Documentation

Documentation is about keeping/sharing information in any form that is not executable to help collaborators understand the software. I would argue that code can be self documenting and documentation is unnecessary, but that's a topic for another day. The following are the forms of documentation, ranked from best to worst.


  • Filename/Directory structure is equivalent to good class/method/variable name but often ignored, especially in heavily collaborative repo.

  • Diagram is great at illustrating complex system. And since it restricts the amount of text allowed, only the critical information are preserved, thus is less likely to be stale since it doesn't carry all the implementation details. It is for sure time consuming (expensive) to make good diagram, but the benefit/cost ratio is pretty good. I had a great experience creating a diagram for a data pipeline using UML.

  • Design doc is great at communicating design specs and easy for modern SEO, or to correct/update.

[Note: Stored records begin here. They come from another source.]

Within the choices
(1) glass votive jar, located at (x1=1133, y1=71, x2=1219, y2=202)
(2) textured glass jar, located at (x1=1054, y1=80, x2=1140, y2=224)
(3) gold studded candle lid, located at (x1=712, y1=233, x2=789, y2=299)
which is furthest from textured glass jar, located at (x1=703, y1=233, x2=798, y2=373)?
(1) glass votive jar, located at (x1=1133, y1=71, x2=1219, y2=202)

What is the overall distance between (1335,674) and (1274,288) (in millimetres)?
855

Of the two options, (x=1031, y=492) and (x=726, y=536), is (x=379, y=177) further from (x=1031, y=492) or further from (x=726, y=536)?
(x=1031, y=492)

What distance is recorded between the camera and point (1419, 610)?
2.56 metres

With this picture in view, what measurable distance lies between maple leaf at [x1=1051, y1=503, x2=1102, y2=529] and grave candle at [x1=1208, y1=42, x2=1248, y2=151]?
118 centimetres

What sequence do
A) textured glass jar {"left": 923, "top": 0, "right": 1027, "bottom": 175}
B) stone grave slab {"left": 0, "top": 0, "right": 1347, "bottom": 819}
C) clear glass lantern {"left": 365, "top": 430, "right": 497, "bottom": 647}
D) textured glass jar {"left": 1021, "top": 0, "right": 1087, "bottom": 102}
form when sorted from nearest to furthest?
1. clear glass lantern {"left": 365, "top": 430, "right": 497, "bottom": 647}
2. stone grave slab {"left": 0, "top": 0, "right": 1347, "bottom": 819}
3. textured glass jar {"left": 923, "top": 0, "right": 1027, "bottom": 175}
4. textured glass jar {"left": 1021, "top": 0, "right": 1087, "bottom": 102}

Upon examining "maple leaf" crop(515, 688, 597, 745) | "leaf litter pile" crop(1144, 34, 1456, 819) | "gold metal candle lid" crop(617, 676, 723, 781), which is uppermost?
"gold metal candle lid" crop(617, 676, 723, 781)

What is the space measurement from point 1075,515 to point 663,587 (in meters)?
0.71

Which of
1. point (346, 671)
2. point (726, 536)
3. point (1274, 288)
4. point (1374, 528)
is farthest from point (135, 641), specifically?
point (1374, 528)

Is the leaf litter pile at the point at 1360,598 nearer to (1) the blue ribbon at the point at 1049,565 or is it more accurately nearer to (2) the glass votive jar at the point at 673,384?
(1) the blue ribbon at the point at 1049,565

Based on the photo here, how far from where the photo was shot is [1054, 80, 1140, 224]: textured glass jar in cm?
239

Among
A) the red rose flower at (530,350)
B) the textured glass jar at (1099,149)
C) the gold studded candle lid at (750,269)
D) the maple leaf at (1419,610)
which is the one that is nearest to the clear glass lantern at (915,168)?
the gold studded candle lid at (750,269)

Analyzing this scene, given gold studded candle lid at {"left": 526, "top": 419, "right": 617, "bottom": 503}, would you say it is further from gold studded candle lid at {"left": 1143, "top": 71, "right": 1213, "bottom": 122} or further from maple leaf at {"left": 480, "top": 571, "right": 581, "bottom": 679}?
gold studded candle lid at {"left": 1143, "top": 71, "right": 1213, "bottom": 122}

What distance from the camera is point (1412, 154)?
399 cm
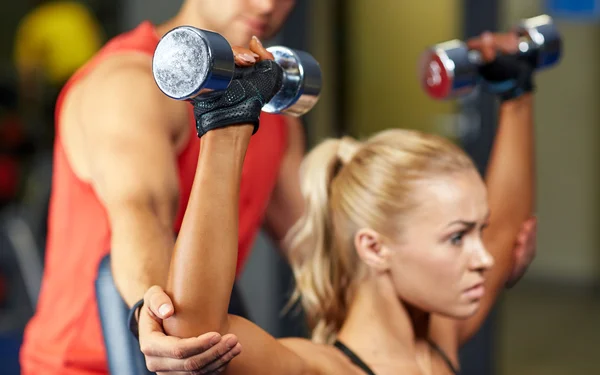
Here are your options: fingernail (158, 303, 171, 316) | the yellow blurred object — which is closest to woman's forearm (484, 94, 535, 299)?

  • Meeting is usually what engineers hate. I personally like meeting (since I don't really have too many), because it is interactive and always up to date, and I can learn exactly what I need to learn in less time than using google/SE. The problem of meeting is that it is expensive and ephemeral, a meeting with 10 engineer involved is costing $1000/hr. So I think there should be a function that limits the duration of meeting based on the number of participants.

  • Video recording is relatively cheap and long-lasting, but it is bad. It is almost impossible to edit if information is stale and can't be used with SE, making information retrieval long and inefficient.

  • Comment is the worst enemy of software development IMO. It gives people an excuse to write bad code, messes with code search, and leads to a rabbit hole that makes life miserable (at which point cost is irrelevant). We don't code in binary anymore, don't write comment.